The case wasn’t about qualified immunity, at least not yet, but about whether the complaint proffered a plausible claim such that the plaintiffs would get to the discovery stage to ascertain what drove the cops to “turn risk into reality” of the exact thing the panel held justified their conduct, and what options the police had that judges, omniscient though they believe themselves to be, missed.

The facts of the case were certainly of the sort that make judges shudder, so emotionally wrenching as to compel a jury to find for the plaintiff despite the police having acted within the reasonable scope of their ability and authority. But that’s the issue to be addressed at summary judgment, not a 12(b)(6) dismissal. Was Judge Willett really so outrageous to his brethren to justify such a vituperative reaction by arguing that the circuit should give plaintiffs a chance?

H/T Raffi Melkonian

14 thoughts on “Judge Willett Torches 5th Circuit Dismissal

  1. Hunting Guy

    I’m sorry but as I was reading this I immediately thought of Johnny Cash’s Ring of Fire.

    Black humor, I know. (Can I say that or has that term gone into a black hole?)

  2. Skink

    You’re right about the “sauce.” Nearly all QI issues are resolved on the quality of the pleading using ordinary rules. Nearly none are resolved on the clearly established prong because so much is clearly established. This is especially true in cases of this type: excessive force is clearly established as a constitutional violation.

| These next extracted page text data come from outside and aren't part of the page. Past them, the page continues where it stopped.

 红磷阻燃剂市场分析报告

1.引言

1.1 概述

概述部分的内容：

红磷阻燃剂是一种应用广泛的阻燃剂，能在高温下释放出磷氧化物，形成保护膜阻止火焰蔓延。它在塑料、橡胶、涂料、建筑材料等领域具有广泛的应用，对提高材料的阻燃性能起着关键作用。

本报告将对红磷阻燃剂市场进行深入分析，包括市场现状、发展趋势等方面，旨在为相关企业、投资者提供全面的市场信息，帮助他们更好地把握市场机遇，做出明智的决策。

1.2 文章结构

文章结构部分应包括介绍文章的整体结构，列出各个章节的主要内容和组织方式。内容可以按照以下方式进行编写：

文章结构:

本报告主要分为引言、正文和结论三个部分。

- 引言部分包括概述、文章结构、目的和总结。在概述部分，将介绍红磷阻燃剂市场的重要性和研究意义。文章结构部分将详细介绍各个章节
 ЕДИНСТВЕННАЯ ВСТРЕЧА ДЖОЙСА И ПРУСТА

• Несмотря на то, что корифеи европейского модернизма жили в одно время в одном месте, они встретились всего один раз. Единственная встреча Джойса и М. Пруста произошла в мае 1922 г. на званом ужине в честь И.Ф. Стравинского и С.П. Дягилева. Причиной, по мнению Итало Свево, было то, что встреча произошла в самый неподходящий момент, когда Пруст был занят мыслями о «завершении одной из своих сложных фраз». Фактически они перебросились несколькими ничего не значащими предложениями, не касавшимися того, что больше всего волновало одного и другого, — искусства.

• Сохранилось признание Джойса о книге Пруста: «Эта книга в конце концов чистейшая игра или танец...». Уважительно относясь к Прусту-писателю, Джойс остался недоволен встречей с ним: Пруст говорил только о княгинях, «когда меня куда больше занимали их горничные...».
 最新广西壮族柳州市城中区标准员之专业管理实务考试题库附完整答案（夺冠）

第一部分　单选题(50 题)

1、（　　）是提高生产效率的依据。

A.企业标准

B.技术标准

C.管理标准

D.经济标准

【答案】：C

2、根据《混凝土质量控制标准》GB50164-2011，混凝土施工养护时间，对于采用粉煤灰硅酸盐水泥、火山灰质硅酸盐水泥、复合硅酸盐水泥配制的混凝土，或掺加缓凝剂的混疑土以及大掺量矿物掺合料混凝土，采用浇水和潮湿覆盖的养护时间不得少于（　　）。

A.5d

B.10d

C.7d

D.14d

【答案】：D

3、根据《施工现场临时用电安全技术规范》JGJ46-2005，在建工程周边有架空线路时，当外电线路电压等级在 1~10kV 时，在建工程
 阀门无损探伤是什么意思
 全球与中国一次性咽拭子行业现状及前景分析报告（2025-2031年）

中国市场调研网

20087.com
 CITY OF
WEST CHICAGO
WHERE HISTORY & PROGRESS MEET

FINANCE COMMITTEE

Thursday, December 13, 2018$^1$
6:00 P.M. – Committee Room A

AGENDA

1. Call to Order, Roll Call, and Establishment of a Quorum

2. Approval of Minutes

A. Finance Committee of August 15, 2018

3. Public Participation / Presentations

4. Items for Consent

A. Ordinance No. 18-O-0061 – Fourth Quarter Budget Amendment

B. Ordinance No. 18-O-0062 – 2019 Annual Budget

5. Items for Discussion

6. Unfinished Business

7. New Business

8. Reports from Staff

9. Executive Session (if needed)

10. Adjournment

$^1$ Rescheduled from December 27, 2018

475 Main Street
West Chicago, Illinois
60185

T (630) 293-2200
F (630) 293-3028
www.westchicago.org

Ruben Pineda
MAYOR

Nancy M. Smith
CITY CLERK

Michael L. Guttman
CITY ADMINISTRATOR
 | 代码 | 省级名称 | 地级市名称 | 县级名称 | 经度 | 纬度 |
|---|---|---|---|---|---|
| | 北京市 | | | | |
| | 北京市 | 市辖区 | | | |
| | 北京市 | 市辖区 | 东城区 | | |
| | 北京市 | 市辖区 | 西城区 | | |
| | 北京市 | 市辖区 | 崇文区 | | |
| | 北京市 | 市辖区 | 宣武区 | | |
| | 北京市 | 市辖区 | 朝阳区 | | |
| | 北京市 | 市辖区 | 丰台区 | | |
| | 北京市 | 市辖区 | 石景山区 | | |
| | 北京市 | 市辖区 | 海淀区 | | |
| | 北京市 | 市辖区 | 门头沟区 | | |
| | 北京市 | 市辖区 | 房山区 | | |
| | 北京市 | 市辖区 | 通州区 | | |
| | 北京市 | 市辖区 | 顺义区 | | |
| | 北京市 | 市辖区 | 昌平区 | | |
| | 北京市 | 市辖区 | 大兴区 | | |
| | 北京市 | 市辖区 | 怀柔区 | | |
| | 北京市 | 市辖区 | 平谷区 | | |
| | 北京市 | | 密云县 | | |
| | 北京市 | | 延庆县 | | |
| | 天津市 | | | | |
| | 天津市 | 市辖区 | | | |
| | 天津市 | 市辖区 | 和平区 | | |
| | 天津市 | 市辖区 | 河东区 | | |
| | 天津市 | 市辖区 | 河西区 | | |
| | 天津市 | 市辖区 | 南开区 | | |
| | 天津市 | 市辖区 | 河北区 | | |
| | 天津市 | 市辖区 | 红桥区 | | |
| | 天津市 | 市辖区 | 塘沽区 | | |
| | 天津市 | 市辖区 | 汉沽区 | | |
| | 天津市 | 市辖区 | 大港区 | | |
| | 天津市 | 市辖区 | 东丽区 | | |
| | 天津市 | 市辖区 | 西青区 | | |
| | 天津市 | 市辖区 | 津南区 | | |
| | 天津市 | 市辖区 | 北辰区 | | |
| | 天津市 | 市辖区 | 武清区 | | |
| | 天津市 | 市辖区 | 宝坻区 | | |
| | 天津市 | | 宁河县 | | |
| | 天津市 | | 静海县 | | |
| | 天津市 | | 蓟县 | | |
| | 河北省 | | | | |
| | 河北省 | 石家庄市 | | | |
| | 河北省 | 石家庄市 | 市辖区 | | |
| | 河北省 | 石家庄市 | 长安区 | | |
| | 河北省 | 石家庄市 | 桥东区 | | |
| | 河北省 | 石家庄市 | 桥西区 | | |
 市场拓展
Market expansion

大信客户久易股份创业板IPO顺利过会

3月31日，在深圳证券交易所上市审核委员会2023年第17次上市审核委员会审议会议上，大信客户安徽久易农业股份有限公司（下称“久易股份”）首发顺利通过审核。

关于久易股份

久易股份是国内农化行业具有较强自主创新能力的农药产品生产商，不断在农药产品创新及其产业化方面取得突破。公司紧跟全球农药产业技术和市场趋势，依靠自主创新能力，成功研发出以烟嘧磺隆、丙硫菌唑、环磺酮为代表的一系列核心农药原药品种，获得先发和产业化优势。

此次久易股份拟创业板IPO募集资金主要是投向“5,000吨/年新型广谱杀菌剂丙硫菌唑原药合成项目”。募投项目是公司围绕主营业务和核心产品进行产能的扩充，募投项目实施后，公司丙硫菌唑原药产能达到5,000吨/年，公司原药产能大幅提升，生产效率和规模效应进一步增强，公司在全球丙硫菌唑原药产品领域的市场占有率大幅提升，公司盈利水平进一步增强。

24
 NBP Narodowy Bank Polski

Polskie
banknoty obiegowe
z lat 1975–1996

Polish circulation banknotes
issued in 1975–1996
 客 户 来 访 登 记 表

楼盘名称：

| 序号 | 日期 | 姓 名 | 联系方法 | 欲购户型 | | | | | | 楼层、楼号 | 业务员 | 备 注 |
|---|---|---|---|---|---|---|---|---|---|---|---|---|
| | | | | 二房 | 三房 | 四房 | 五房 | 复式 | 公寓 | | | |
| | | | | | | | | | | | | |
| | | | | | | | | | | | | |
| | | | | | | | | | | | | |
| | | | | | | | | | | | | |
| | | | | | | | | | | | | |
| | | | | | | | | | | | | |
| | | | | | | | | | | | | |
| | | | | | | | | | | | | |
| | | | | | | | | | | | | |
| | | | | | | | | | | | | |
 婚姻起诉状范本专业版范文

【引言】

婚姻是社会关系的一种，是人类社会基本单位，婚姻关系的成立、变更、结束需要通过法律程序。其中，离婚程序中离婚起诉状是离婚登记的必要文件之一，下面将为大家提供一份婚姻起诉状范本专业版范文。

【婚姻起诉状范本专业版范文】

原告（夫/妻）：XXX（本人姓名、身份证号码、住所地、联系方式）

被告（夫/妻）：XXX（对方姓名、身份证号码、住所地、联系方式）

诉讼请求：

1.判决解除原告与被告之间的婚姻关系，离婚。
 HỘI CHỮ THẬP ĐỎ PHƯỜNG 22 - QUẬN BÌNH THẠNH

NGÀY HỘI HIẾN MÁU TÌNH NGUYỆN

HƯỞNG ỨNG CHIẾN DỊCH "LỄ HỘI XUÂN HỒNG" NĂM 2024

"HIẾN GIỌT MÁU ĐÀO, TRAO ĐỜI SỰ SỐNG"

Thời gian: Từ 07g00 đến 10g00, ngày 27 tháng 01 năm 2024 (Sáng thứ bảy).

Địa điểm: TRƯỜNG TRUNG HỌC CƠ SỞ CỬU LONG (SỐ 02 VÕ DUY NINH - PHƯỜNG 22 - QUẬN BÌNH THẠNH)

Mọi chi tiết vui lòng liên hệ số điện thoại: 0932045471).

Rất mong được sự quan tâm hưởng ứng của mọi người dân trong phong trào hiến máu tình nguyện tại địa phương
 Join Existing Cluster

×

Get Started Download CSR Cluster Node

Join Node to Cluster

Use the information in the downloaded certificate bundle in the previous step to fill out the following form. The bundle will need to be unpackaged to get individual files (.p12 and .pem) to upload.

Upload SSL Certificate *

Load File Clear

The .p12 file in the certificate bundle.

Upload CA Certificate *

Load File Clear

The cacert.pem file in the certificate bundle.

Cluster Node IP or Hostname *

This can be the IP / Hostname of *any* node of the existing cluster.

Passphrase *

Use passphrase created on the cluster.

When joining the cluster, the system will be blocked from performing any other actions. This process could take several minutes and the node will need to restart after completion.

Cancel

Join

    The reason QI is raised at dismissal by lawyers doing this stuff is that it gives them a shot at one of the rarest of appellate beings: an interlocutory appeal from denial of dismissal. These cases turn on pleading grounds, just like any dismissal motion for failure to support a claim. But by raising QI, you get the express train to the circuit.

    And so it is here. The plaintiff was done in by pleading too much. A 54-page complaint will nearly-always include allegations that plead a plaintiff right out of court–in any type of case. Internal inconsistencies will arise. Write too little, the court allows amendment to state the claim. Write too much, your day is over.

    You see the clarity of the issues. Cops get called to a suicidal man pouring gas all around. Others are in the room with him. A cop warns the taser will ignite the gas and kill the subject and maybe the others in the room. The taser is nonetheless used. Support those claims, and only those claims, and it’s past dismissal. Keep writing and you get the boot because the court is required to consider all the factual allegations.

    Willett’s error is reading the complaint too generally, where the allegations are very specific and lengthy. That’s the problem he has with 11 other circuit judges.

    1. SHG Post author

      Meh. Before computers and Twiqbal, complaints were shorter (as were decisions). But don’t assume too much from the page numbers.

      1. Skink

        I’ve been the appellee in more than 60 circuit cases without a reversal. My prize is the allowance to make decisions by weight.

        1. SHG Post author

          It’s a pie eating contest, pal. And it’s the swamp. Beating complaints drafted in road kill blood don’t count.

  3. B. McLeod

    I don’t see why a man would be different from a village. If the officers just backed out and left the guy to light himself up, they would have been criticized for that too. Obviously, all police should be equipped with some kind of fire retardant agent that would make it impossible for a guy soaked in petrol to light himself afire. These officers, for some reason, just didn’t have theirs with them.

    1. SHG Post author

      Maybe there were better available options. After we, like the judges, are lawyers and it’s possible we might be limited in our knowledge of what can and should have been done. Maybe not, in which case the plaintiffs lose at SJ. This is about whether they get discovery, or whether the fact that the judges believe they are too smart for the complaint to offer a plausible cause of action. This is not about who wins at trial.

  4. Mike V.

    I was a Taser instructor for a number of years. It is a known thing that tasing someone doused in gasoline (or some OC sprays) can cause them to catch fire. I’m surprised the plaintiff’s didn’t know this.

    1. SHG Post author

      Plaintiffs knew it. Defendants knew it. The judges knew it. Everyone knew it. That wasn’t the issue.